The Bench comprising Justice Arindam Sinha and Justice Satya Veer Singh observed:
“The Legislature has consciously excluded clause (iii) of Section 5 from the scope of Section 11. Moreover, the cause of action under Section 11 is available only to a spouse to the marriage, whereas the appellants are the parents of the deceased husband. Even Section 12, which deals with voidable marriages, does not refer to clause (iii) of Section 5 as a ground on which a marriage may be declared voidable or annulled by a decree of nullity.”
Amid a prolonged legal dispute between a war widow and her in-laws over the entitlement to benefits payable to the dependents of a deceased Army officer, the woman claiming to be the officer’s wife moved the Family Court in Uttar Pradesh seeking a declaration of the validity of her marriage.
The Family Court allowed her application. Aggrieved by this decision, the in-laws approached the High Court, contending that she was a minor at the time of the marriage and that the marriage was therefore void.
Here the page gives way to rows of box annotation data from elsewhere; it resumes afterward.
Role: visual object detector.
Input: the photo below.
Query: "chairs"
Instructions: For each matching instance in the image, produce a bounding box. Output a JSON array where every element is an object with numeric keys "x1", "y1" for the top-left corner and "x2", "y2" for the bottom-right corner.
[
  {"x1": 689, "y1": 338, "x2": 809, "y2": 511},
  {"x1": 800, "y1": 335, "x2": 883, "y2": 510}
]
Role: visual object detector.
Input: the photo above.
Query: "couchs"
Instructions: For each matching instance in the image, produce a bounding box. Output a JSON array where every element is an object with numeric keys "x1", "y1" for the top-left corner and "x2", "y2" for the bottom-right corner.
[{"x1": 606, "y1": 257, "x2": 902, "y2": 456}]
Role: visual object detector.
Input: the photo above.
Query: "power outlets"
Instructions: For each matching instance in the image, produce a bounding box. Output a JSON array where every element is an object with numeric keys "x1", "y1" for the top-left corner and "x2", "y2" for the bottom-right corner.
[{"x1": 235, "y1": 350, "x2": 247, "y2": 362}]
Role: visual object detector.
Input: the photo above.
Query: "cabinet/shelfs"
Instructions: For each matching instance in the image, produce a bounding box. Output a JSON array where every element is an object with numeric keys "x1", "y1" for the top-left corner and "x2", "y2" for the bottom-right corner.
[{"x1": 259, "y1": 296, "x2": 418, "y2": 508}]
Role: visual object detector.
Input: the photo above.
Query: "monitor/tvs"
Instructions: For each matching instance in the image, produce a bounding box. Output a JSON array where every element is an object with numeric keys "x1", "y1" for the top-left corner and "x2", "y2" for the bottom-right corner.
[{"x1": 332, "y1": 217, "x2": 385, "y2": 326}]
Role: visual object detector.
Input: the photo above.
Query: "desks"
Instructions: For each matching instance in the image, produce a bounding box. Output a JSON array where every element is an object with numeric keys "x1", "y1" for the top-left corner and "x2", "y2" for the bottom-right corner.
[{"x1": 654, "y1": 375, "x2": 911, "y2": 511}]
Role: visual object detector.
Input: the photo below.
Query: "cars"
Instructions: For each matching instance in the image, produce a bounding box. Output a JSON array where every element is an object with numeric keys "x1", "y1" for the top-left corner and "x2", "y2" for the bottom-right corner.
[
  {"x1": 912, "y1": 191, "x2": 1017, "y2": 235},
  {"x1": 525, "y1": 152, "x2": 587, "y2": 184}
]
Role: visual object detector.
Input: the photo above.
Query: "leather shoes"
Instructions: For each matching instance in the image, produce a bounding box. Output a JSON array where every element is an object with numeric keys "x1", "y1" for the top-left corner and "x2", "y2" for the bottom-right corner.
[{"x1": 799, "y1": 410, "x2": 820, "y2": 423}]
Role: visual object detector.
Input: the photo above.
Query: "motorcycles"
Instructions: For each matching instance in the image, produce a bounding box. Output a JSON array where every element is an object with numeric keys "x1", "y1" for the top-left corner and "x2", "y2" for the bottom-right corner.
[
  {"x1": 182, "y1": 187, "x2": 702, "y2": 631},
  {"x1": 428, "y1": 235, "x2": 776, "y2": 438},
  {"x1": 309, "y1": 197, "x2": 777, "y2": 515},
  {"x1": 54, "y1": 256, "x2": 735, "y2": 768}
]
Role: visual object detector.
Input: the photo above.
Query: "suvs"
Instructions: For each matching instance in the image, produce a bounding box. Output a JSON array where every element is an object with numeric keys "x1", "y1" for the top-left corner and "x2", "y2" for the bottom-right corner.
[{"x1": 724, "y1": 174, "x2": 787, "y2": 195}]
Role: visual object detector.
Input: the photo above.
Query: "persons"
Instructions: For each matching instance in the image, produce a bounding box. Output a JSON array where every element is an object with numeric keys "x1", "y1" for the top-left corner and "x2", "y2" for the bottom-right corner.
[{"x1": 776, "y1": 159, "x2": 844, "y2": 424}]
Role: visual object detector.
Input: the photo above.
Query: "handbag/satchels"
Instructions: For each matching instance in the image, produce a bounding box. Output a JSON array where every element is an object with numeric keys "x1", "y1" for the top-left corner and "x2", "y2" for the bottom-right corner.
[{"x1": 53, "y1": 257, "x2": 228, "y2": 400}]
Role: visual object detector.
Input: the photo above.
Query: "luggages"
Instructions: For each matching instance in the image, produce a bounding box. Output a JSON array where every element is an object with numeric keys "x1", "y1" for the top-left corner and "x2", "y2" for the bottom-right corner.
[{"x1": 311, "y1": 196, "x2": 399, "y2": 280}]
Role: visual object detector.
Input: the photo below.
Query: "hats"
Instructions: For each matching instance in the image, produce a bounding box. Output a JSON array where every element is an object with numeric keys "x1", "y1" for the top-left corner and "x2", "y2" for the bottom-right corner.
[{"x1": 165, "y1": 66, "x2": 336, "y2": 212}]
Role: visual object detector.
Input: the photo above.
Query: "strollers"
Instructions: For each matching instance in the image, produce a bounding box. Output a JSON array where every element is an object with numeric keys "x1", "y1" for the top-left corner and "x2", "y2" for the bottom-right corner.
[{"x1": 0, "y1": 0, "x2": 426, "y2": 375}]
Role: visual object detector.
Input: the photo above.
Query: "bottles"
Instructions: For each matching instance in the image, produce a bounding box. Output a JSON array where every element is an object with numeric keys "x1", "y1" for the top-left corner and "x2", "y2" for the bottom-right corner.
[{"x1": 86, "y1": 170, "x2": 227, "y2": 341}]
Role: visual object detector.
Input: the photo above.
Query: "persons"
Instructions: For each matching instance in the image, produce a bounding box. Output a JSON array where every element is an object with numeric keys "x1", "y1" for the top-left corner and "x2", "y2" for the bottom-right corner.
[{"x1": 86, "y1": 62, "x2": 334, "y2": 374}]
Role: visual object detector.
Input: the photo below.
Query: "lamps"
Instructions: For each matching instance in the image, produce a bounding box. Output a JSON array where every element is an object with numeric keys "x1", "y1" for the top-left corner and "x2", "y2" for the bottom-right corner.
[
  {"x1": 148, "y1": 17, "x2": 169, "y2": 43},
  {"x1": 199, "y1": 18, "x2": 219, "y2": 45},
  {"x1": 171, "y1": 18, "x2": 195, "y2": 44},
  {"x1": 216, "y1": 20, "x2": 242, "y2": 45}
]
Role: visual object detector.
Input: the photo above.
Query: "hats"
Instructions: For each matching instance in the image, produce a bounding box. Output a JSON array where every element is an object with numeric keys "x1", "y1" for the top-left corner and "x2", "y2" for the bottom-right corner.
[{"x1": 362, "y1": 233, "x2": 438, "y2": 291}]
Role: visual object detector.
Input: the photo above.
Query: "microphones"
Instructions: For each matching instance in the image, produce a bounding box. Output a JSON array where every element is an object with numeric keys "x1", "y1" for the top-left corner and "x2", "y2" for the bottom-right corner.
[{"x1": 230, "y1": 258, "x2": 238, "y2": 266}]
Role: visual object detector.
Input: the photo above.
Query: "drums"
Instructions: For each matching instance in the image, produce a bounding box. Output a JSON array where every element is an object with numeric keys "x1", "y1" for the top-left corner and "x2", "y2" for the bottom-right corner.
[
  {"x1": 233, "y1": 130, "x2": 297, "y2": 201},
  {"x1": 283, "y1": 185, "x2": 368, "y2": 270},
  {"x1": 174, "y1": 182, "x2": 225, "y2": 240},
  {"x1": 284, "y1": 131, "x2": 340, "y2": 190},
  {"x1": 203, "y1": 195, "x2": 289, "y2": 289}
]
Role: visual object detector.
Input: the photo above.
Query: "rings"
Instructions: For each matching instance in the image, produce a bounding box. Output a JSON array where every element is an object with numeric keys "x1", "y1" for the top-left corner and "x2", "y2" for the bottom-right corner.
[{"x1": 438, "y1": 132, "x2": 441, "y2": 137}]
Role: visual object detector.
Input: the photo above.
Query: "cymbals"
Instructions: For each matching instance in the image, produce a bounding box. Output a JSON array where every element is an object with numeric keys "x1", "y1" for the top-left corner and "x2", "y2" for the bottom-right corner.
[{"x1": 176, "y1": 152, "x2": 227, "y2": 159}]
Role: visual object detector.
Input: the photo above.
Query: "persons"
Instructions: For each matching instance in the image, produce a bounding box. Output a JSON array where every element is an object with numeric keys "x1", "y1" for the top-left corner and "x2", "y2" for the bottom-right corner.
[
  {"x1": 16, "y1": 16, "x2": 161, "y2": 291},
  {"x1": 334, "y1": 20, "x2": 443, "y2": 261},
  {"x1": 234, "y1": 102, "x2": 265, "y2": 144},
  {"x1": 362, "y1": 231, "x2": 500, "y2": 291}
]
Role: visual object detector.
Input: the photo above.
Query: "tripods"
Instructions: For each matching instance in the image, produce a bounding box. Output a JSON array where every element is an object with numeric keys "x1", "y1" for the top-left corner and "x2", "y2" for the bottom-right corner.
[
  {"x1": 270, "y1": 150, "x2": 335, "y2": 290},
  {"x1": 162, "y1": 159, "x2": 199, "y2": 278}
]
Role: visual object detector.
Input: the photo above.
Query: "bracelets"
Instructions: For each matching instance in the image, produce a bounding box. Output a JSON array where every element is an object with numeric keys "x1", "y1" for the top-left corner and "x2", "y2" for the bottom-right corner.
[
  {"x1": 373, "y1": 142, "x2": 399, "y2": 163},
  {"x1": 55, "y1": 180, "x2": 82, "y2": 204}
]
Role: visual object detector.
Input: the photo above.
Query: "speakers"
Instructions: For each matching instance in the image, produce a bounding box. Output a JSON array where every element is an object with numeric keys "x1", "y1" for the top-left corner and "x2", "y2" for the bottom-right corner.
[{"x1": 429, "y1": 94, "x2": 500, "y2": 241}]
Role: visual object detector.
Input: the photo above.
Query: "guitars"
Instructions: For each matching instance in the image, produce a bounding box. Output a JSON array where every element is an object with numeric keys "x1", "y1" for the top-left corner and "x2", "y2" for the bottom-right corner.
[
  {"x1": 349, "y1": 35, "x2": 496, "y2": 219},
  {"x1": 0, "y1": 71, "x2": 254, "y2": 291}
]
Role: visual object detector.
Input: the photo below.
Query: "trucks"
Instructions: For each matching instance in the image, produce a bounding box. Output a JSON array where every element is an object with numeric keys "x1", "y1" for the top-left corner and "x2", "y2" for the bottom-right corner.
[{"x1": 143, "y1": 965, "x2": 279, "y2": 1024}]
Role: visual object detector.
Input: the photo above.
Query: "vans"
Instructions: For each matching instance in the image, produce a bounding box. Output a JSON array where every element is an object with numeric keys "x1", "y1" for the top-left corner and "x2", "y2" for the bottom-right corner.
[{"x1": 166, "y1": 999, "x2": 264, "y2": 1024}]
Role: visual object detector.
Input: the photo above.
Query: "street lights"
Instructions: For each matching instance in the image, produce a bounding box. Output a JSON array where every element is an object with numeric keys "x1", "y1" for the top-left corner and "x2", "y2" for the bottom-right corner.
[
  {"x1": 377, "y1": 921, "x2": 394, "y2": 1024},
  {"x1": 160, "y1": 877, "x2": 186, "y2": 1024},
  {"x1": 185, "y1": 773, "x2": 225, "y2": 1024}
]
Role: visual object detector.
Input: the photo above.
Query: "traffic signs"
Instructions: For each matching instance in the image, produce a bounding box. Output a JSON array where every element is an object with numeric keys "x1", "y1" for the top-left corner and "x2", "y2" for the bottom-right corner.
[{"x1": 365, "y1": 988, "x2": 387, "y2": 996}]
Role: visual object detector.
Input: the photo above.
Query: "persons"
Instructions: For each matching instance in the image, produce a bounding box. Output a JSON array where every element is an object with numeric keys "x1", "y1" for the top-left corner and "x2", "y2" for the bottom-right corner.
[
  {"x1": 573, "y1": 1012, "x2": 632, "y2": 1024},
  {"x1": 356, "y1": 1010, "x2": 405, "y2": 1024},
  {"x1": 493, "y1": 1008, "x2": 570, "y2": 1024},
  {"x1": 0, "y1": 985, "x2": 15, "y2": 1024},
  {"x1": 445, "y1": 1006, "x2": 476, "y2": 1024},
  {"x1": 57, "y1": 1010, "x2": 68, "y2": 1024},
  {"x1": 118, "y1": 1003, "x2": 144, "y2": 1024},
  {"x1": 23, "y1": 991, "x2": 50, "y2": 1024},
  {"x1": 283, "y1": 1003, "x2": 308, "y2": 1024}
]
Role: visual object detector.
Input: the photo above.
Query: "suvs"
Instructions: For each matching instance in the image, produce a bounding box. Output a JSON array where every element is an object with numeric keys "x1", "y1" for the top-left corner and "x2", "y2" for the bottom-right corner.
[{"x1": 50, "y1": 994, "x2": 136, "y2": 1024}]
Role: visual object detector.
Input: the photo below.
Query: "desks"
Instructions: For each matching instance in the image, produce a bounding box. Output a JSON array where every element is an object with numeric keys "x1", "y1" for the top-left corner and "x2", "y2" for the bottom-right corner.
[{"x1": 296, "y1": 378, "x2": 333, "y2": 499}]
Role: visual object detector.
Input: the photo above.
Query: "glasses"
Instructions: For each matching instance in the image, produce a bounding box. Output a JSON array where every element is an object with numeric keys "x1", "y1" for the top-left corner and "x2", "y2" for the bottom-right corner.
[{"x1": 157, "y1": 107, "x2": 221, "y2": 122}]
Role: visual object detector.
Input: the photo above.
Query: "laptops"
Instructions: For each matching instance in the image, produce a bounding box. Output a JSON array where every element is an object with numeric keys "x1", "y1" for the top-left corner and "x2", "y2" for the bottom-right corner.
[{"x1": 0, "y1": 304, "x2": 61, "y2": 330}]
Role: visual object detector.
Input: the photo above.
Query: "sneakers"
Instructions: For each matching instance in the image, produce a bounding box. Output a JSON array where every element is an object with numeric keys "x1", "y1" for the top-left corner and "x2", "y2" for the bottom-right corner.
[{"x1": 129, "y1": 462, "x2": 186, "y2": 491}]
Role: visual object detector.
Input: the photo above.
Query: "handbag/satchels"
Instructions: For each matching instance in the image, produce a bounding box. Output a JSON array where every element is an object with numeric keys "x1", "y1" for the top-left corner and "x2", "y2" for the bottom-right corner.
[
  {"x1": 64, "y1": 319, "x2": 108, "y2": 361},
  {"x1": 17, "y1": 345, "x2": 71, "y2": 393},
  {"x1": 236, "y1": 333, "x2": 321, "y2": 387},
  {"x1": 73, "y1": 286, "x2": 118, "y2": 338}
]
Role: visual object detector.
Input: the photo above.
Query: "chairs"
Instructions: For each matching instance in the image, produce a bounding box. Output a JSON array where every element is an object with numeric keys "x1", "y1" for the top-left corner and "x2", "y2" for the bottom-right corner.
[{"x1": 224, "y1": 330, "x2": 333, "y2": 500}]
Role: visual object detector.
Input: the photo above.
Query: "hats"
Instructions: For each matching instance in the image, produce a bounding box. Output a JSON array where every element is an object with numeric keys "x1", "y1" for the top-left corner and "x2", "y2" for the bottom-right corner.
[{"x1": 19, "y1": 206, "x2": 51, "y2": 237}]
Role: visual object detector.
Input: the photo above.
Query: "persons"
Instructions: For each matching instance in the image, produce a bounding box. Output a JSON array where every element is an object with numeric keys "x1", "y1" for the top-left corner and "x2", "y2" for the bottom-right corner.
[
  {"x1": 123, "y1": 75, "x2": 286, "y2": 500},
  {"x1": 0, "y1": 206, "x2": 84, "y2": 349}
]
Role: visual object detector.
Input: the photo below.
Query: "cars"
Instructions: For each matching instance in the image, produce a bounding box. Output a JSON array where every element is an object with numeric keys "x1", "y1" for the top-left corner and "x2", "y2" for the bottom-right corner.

The Court observed that an identity card placed on record indicated that the wife was two months short of attaining 18 years of age at the time her marriage with the deceased was solemnised. It held that this circumstance did not constitute a ground for declaring the marriage void under Section 11 of the Act, particularly at a belated stage, more so when the plea had never been raised before any court earlier and was not even taken in the written statement filed before the Family Court.
The Court further held that a declaration of a void marriage can be sought only by the parties to the marriage and not by any third party. Consequently, the appeal filed by the in-laws was dismissed.